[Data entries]
***

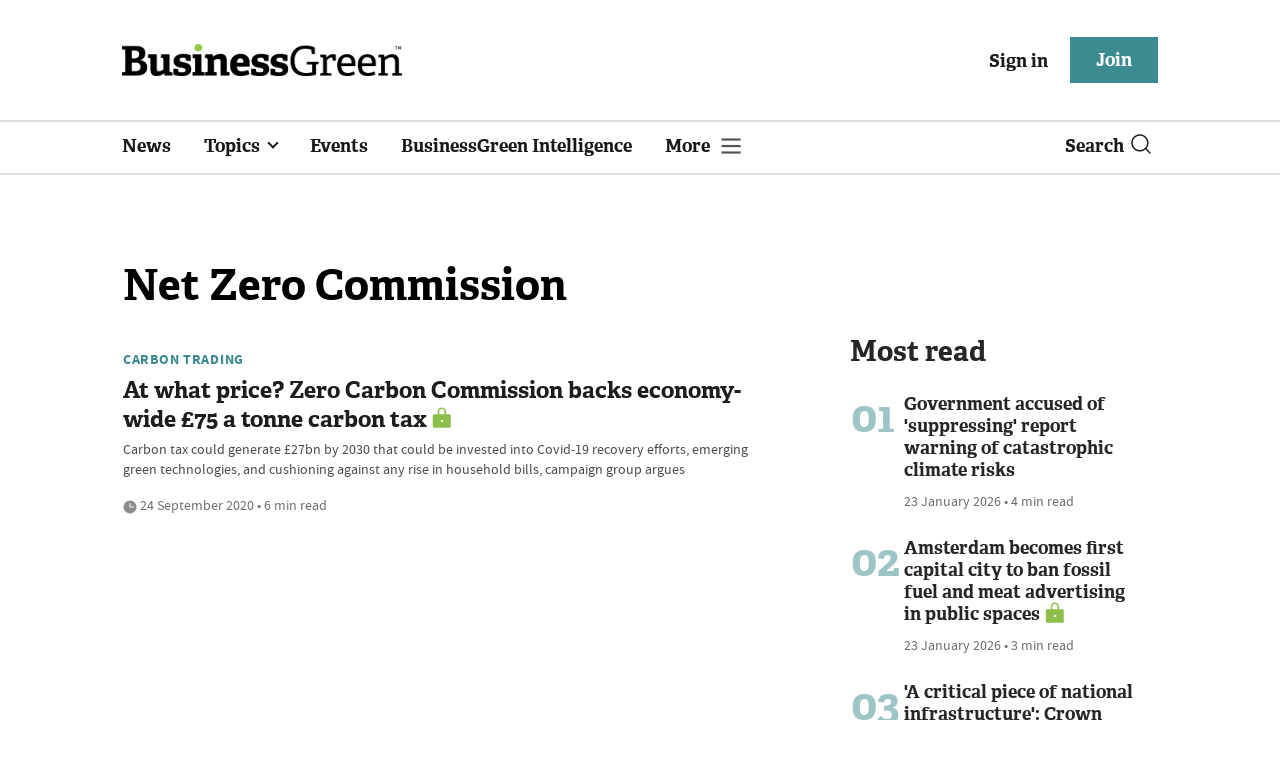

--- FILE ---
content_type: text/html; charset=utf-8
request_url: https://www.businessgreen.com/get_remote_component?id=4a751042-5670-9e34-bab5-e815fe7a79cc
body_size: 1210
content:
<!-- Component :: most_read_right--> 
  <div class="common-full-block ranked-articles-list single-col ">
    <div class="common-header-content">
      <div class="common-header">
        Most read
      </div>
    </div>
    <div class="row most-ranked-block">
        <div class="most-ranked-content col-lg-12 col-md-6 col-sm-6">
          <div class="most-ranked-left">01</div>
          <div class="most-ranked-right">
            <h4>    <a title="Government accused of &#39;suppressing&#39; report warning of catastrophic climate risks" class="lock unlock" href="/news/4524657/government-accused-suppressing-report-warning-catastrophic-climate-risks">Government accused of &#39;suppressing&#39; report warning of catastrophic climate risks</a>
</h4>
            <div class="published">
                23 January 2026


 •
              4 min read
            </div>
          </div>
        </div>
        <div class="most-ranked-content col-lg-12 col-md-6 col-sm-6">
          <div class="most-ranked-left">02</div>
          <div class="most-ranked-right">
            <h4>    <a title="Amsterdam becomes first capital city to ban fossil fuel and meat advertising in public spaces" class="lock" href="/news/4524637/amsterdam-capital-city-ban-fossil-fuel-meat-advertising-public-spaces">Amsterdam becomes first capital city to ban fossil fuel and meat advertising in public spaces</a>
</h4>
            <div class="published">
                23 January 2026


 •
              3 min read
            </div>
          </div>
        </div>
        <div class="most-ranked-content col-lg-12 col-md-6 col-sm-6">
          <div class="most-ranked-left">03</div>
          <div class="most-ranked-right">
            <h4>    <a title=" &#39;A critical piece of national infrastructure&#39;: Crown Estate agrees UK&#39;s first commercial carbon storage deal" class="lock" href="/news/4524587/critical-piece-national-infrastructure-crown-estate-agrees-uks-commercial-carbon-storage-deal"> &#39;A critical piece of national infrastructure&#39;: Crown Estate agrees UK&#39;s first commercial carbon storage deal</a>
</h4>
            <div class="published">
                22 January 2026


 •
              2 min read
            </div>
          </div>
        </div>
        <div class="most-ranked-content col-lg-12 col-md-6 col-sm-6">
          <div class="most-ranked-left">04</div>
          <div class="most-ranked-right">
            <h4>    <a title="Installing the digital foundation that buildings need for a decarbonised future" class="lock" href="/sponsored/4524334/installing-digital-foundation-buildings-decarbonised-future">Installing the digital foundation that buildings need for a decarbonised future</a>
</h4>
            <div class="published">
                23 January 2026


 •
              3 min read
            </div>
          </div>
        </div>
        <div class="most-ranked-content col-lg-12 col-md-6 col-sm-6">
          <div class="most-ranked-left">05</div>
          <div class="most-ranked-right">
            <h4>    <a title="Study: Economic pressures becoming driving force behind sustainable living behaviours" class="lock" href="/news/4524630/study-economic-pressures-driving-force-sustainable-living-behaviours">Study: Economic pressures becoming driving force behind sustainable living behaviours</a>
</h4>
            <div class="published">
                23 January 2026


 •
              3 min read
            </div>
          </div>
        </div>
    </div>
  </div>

***

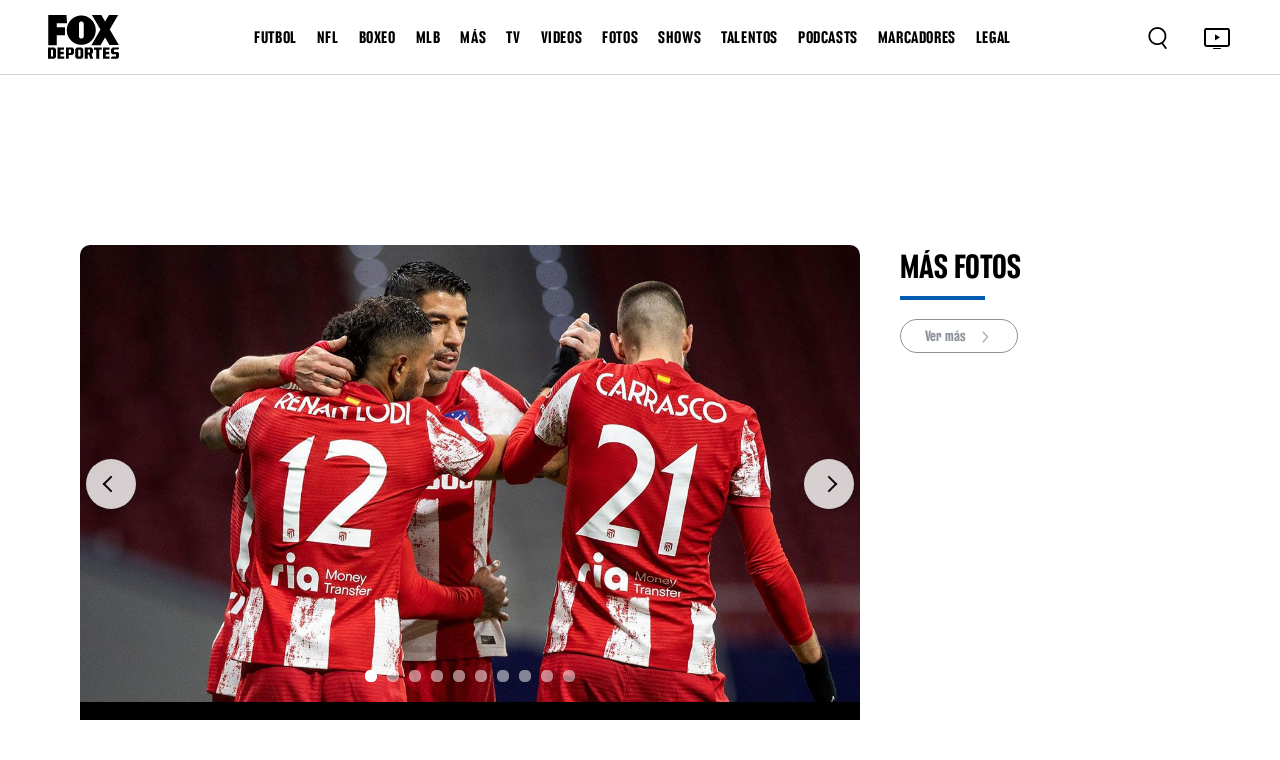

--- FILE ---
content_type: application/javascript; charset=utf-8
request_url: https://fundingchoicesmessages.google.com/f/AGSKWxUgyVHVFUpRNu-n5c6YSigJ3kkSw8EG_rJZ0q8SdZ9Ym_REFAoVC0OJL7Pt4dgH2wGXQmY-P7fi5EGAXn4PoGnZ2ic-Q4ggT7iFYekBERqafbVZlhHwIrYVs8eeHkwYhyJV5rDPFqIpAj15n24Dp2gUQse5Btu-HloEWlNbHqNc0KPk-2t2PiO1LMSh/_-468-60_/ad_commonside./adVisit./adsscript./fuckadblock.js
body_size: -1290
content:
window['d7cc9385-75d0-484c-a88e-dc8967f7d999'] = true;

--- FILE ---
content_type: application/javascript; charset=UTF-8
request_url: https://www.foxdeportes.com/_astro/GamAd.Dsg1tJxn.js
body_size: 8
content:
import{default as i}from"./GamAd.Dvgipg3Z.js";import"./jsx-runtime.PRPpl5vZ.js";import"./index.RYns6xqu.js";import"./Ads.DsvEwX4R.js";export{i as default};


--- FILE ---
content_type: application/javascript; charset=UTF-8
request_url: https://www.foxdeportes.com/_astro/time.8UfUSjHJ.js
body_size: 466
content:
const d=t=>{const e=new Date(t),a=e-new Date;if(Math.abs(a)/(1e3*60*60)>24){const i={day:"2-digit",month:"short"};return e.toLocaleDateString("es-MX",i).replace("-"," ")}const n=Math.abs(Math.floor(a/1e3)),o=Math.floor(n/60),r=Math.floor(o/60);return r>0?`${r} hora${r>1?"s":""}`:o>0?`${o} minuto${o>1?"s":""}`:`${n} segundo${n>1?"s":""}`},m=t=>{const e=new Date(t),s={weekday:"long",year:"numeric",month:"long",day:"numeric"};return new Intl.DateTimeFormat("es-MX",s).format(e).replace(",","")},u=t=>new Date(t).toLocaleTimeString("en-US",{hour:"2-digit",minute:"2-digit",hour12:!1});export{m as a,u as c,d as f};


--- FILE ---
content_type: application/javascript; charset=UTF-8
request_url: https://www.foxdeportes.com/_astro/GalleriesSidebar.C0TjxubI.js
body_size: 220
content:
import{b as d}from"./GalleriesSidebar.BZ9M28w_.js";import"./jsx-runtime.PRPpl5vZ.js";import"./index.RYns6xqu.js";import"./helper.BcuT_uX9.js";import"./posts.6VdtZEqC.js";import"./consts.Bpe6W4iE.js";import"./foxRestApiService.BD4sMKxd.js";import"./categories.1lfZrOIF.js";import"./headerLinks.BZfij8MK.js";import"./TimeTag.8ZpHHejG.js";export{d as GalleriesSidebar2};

***

◆ **Work instruction**
The lines in the records above that include the word "runtime" must be copied out.

◆ **Task result**
import{default as i}from"./GamAd.Dvgipg3Z.js";import"./jsx-runtime.PRPpl5vZ.js";import"./index.RYns6xqu.js";import"./Ads.DsvEwX4R.js";export{i as default};
import{b as d}from"./GalleriesSidebar.BZ9M28w_.js";import"./jsx-runtime.PRPpl5vZ.js";import"./index.RYns6xqu.js";import"./helper.BcuT_uX9.js";import"./posts.6VdtZEqC.js";import"./consts.Bpe6W4iE.js";import"./foxRestApiService.BD4sMKxd.js";import"./categories.1lfZrOIF.js";import"./headerLinks.BZfij8MK.js";import"./TimeTag.8ZpHHejG.js";export{d as GalleriesSidebar2};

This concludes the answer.